Dataset entries

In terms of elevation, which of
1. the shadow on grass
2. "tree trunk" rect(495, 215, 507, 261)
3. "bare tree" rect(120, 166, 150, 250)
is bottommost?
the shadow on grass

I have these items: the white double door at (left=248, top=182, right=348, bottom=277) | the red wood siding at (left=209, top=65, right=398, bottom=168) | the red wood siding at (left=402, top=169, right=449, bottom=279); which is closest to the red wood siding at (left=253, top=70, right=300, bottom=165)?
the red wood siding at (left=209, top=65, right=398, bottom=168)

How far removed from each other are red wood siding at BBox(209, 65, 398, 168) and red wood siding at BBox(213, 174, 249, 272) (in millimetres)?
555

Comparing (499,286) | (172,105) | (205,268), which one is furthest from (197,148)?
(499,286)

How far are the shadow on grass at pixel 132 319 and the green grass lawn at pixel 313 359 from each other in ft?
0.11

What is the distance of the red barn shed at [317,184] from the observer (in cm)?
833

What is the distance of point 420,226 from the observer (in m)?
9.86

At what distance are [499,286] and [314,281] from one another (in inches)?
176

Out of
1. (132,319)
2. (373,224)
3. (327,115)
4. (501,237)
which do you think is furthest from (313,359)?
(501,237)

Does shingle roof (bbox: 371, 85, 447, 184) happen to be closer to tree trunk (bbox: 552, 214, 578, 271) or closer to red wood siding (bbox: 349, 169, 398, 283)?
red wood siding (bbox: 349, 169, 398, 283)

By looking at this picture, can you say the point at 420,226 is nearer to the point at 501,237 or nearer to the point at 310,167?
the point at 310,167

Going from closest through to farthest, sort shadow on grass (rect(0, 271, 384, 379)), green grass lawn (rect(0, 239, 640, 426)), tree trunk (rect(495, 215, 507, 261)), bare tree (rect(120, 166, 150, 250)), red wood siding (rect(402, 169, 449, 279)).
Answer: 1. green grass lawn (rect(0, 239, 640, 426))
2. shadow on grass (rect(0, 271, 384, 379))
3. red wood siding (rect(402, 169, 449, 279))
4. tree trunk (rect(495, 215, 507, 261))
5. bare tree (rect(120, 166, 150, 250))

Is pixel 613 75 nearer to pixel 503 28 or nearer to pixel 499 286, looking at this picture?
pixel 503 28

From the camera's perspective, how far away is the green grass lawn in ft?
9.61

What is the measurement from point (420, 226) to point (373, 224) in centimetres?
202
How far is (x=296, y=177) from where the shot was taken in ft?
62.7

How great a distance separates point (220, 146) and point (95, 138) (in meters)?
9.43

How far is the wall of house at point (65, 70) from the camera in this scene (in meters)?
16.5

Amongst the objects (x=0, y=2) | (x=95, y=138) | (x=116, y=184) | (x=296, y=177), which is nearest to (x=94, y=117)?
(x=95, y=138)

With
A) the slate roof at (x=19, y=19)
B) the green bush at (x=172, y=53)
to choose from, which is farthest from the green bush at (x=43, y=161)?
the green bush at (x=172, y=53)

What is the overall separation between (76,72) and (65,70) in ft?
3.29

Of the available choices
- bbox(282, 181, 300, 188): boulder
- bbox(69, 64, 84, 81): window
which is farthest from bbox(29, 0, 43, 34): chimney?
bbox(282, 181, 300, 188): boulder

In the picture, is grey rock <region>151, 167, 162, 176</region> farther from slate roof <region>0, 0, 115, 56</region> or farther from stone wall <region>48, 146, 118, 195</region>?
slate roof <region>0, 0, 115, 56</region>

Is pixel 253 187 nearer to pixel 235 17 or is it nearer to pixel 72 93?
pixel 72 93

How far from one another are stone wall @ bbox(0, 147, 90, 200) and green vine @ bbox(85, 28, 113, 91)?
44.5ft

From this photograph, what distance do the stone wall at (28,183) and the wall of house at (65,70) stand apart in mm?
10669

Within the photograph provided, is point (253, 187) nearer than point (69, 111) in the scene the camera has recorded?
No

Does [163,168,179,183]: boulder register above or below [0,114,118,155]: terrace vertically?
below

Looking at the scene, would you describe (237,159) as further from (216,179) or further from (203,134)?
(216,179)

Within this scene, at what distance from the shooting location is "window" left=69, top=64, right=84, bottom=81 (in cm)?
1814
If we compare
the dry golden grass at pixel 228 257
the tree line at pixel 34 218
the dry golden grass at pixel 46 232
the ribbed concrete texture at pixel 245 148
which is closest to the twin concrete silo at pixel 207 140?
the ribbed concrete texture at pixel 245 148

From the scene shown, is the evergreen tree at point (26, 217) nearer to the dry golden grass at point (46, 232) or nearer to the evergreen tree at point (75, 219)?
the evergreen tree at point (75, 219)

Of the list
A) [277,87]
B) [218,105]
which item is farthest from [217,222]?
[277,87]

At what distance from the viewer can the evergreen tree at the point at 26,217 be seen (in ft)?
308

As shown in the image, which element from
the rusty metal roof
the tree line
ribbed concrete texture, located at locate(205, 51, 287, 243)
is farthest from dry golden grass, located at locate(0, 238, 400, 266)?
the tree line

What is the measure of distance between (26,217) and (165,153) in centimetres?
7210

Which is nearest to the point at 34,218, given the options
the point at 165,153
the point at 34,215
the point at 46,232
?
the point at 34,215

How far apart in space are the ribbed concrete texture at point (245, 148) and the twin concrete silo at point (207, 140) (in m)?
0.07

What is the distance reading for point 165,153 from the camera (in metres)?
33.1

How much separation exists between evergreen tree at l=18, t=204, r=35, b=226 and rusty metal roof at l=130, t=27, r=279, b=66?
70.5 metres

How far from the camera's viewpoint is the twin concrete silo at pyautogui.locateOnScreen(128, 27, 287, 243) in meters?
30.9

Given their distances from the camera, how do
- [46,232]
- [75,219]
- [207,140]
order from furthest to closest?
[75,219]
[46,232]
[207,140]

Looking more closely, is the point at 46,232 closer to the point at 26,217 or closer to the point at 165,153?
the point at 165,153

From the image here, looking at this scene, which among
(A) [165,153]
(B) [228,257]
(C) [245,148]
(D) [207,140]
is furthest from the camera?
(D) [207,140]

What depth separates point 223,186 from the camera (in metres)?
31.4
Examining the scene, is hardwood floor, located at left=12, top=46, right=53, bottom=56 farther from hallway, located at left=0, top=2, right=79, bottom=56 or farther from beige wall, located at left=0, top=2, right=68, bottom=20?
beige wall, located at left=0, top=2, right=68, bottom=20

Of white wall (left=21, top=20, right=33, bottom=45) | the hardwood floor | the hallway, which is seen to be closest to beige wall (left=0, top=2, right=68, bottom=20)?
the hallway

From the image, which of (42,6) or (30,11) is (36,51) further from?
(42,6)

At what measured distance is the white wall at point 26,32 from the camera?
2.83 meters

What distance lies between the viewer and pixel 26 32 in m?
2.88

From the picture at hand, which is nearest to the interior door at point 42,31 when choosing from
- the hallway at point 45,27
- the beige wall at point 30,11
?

Task prompt
Quote every line of the data, word for word.

Written solution
In terms of elevation, which of
1. the shadow on grass
2. "tree trunk" rect(495, 215, 507, 261)
3. "bare tree" rect(120, 166, 150, 250)
is bottommost?
the shadow on grass

I have these items: the white double door at (left=248, top=182, right=348, bottom=277) | the red wood siding at (left=209, top=65, right=398, bottom=168) | the red wood siding at (left=402, top=169, right=449, bottom=279); which is closest to the red wood siding at (left=253, top=70, right=300, bottom=165)?
the red wood siding at (left=209, top=65, right=398, bottom=168)

How far removed from each other are red wood siding at BBox(209, 65, 398, 168) and red wood siding at BBox(213, 174, 249, 272) (in millimetres)?
555

Comparing (499,286) | (172,105) | (205,268), which one is furthest from (197,148)?
(499,286)

How far are the shadow on grass at pixel 132 319 and the green grass lawn at pixel 313 359 from each other in ft?
0.11

What is the distance of the red barn shed at [317,184] from the observer (in cm)?
833

What is the distance of point 420,226 from the observer (in m)?
9.86

At what distance are [499,286] and [314,281] from one another (in inches)?
176

Out of
1. (132,319)
2. (373,224)
3. (327,115)
4. (501,237)
which do you think is furthest from (313,359)?
(501,237)

Does shingle roof (bbox: 371, 85, 447, 184) happen to be closer to tree trunk (bbox: 552, 214, 578, 271) or closer to red wood siding (bbox: 349, 169, 398, 283)?
red wood siding (bbox: 349, 169, 398, 283)

By looking at this picture, can you say the point at 420,226 is nearer to the point at 501,237 or nearer to the point at 310,167?
the point at 310,167

Going from closest through to farthest, sort shadow on grass (rect(0, 271, 384, 379)), green grass lawn (rect(0, 239, 640, 426)), tree trunk (rect(495, 215, 507, 261)), bare tree (rect(120, 166, 150, 250)), red wood siding (rect(402, 169, 449, 279)).
Answer: 1. green grass lawn (rect(0, 239, 640, 426))
2. shadow on grass (rect(0, 271, 384, 379))
3. red wood siding (rect(402, 169, 449, 279))
4. tree trunk (rect(495, 215, 507, 261))
5. bare tree (rect(120, 166, 150, 250))

Is pixel 613 75 nearer to pixel 503 28 or nearer to pixel 499 286, looking at this picture?
pixel 503 28

From the camera's perspective, how far away is the green grass lawn in ft?
9.61

What is the measurement from point (420, 226) to point (373, 224) in centimetres?
202
How far is (x=296, y=177) from where the shot was taken in ft?
62.7

How great a distance separates point (220, 146) and point (95, 138) (in meters)?
9.43

How far is the wall of house at point (65, 70) from the camera in this scene (in meters)?
16.5

Amongst the objects (x=0, y=2) | (x=95, y=138) | (x=116, y=184) | (x=296, y=177), which is nearest to (x=94, y=117)?
(x=95, y=138)

With
A) the slate roof at (x=19, y=19)
B) the green bush at (x=172, y=53)
to choose from, which is farthest from the green bush at (x=43, y=161)?
the green bush at (x=172, y=53)

What is the overall separation between (76,72) and (65,70) in ft?
3.29

Of the available choices
- bbox(282, 181, 300, 188): boulder
- bbox(69, 64, 84, 81): window
which is farthest from bbox(29, 0, 43, 34): chimney?
bbox(282, 181, 300, 188): boulder

In the picture, is grey rock <region>151, 167, 162, 176</region> farther from slate roof <region>0, 0, 115, 56</region> or farther from stone wall <region>48, 146, 118, 195</region>?
slate roof <region>0, 0, 115, 56</region>

Is pixel 253 187 nearer to pixel 235 17 or is it nearer to pixel 72 93?
pixel 72 93

How far from one another are stone wall @ bbox(0, 147, 90, 200) and green vine @ bbox(85, 28, 113, 91)?
44.5ft

From this photograph, what distance do the stone wall at (28,183) and the wall of house at (65,70) stand apart in mm?
10669

Within the photograph provided, is point (253, 187) nearer than point (69, 111) in the scene the camera has recorded?
No

Does [163,168,179,183]: boulder register above or below [0,114,118,155]: terrace vertically?
below

Looking at the scene, would you describe (237,159) as further from (216,179) or further from (203,134)?
(216,179)

Within this scene, at what distance from the shooting location is "window" left=69, top=64, right=84, bottom=81 (in cm)?
1814
If we compare
the dry golden grass at pixel 228 257
the tree line at pixel 34 218
the dry golden grass at pixel 46 232
the ribbed concrete texture at pixel 245 148
which is closest to the twin concrete silo at pixel 207 140?
the ribbed concrete texture at pixel 245 148

From the scene shown, is the evergreen tree at point (26, 217) nearer to the dry golden grass at point (46, 232) or nearer to the evergreen tree at point (75, 219)?
the evergreen tree at point (75, 219)

Of the list
A) [277,87]
B) [218,105]
which item is farthest from [217,222]?
[277,87]

At what distance from the viewer can the evergreen tree at the point at 26,217 be seen (in ft)?
308

As shown in the image, which element from
the rusty metal roof
the tree line
ribbed concrete texture, located at locate(205, 51, 287, 243)
is farthest from dry golden grass, located at locate(0, 238, 400, 266)?
the tree line

What is the measure of distance between (26,217) and (165,153) in centimetres?
7210

Which is nearest to the point at 34,218, given the options
the point at 165,153
the point at 34,215
the point at 46,232
?
the point at 34,215

How far apart in space are the ribbed concrete texture at point (245, 148) and the twin concrete silo at point (207, 140) (in m)?
0.07

What is the distance reading for point 165,153 from the camera (in metres)?
33.1

How much separation exists between evergreen tree at l=18, t=204, r=35, b=226 and rusty metal roof at l=130, t=27, r=279, b=66?
70.5 metres

How far from the camera's viewpoint is the twin concrete silo at pyautogui.locateOnScreen(128, 27, 287, 243) in meters?
30.9

Given their distances from the camera, how do
- [46,232]
- [75,219]
- [207,140]
order from furthest to closest?
[75,219]
[46,232]
[207,140]

Looking more closely, is the point at 46,232 closer to the point at 26,217 or closer to the point at 165,153?
the point at 165,153

From the image here, looking at this scene, which among
(A) [165,153]
(B) [228,257]
(C) [245,148]
(D) [207,140]
is furthest from the camera?
(D) [207,140]

What depth separates point 223,186 from the camera (in metres)?
31.4
Examining the scene, is hardwood floor, located at left=12, top=46, right=53, bottom=56 farther from hallway, located at left=0, top=2, right=79, bottom=56 or farther from beige wall, located at left=0, top=2, right=68, bottom=20?
beige wall, located at left=0, top=2, right=68, bottom=20

Of white wall (left=21, top=20, right=33, bottom=45) | the hardwood floor | the hallway, which is seen to be closest to beige wall (left=0, top=2, right=68, bottom=20)?
the hallway

From the image, which of (42,6) or (30,11) is (36,51) further from?
(42,6)

At what measured distance is the white wall at point 26,32 from the camera?
2.83 meters

What distance lies between the viewer and pixel 26 32 in m?
2.88

From the picture at hand, which is nearest to the interior door at point 42,31 when choosing from
- the hallway at point 45,27
- the beige wall at point 30,11
?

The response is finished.